The nurse is assessing a client who had a cast placed 4 hours ago. What assessment finding is cause for concern?

Correct Answer: B

Rationale: **Rationale:** **Correct Answer (B): The nurse cannot insert one finger between the cast and the skin** A properly applied cast should allow the nurse to insert one finger between the cast and the client’s skin to ensure there is adequate space to accommodate potential swelling. If the cast is too tight and prevents this, it indicates excessive pressure on the underlying tissues, increasing the risk of complications such as **compartment syndrome**—a medical emergency where increased pressure within a muscle compartment restricts blood flow, potentially causing tissue necrosis and permanent damage. This finding requires immediate intervention, such as cast loosening or bivalving, to prevent limb ischemia and nerve damage. **Incorrect Answers:** **A: The nurse assesses capillary refill of 2 seconds** A capillary refill time of **2 seconds is normal** and indicates adequate peripheral perfusion. Delayed capillary refill (>3 seconds) would be concerning, as it suggests poor circulation, possibly due to vascular compromise from swelling or cast tightness. Since this value is within the expected range (1–3 seconds), it does not indicate a problem. **C: The nurse finds 2+ pulses distal from the cast** The presence of **2+ pulses distal to the cast** (on a scale of 0–4+) confirms that arterial blood flow is intact. Absent or diminished pulses would raise concern for vascular compromise, but **2+ pulses are a reassuring finding** and suggest no immediate circulatory impairment. **D: The nurse does not observe any drainage** The absence of drainage is **expected** in a fresh cast (4 hours post-application).
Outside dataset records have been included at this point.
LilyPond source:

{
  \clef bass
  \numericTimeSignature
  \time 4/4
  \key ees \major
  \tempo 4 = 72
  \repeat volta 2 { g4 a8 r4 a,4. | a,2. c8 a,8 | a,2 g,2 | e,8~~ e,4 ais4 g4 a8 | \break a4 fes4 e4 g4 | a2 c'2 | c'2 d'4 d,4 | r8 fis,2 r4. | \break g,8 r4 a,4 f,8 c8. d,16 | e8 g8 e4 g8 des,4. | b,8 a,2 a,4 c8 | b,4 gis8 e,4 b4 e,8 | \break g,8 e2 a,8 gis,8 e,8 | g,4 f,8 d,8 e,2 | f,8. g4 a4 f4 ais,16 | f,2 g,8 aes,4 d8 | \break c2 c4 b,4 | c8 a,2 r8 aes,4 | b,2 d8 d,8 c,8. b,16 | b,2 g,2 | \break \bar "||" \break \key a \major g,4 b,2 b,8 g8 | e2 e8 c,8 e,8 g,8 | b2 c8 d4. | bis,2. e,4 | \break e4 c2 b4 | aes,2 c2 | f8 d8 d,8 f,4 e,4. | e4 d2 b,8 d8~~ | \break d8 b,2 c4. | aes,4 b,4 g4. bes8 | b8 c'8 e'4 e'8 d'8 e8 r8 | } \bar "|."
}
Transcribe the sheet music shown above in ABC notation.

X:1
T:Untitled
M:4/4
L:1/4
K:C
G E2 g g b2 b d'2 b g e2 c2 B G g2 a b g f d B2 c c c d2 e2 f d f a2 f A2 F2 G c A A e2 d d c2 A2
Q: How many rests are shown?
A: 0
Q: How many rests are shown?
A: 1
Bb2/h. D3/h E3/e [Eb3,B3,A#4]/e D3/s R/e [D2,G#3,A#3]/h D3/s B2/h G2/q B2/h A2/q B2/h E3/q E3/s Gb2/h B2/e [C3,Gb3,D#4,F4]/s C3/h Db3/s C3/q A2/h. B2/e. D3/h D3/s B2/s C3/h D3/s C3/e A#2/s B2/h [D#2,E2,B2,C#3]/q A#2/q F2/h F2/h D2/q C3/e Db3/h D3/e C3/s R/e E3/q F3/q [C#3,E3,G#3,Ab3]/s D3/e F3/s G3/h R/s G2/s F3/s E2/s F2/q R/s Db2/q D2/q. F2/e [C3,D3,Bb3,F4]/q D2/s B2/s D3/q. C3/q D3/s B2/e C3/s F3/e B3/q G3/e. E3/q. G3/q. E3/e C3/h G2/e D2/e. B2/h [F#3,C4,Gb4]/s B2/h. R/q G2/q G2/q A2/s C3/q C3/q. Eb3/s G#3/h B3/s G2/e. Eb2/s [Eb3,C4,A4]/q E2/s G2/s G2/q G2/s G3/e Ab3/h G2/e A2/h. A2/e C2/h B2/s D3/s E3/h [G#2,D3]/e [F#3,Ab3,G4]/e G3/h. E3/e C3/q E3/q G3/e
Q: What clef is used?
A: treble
Drainage would only be concerning if the cast were older or if there were signs of bleeding, infection (e.g., foul odor, purulent discharge), or an open wound beneath the cast. Since no drainage is present, this finding is not indicative of a problem. **Key Takeaway:** The inability to insert a finger under the cast is the most critical finding because it suggests excessive constriction, which can lead to severe complications like compartment syndrome. Other findings (normal capillary refill, intact pulses, no drainage) are either expected or non-alarming in this scenario. Immediate action is required for a cast that is too tight to prevent irreversible tissue damage.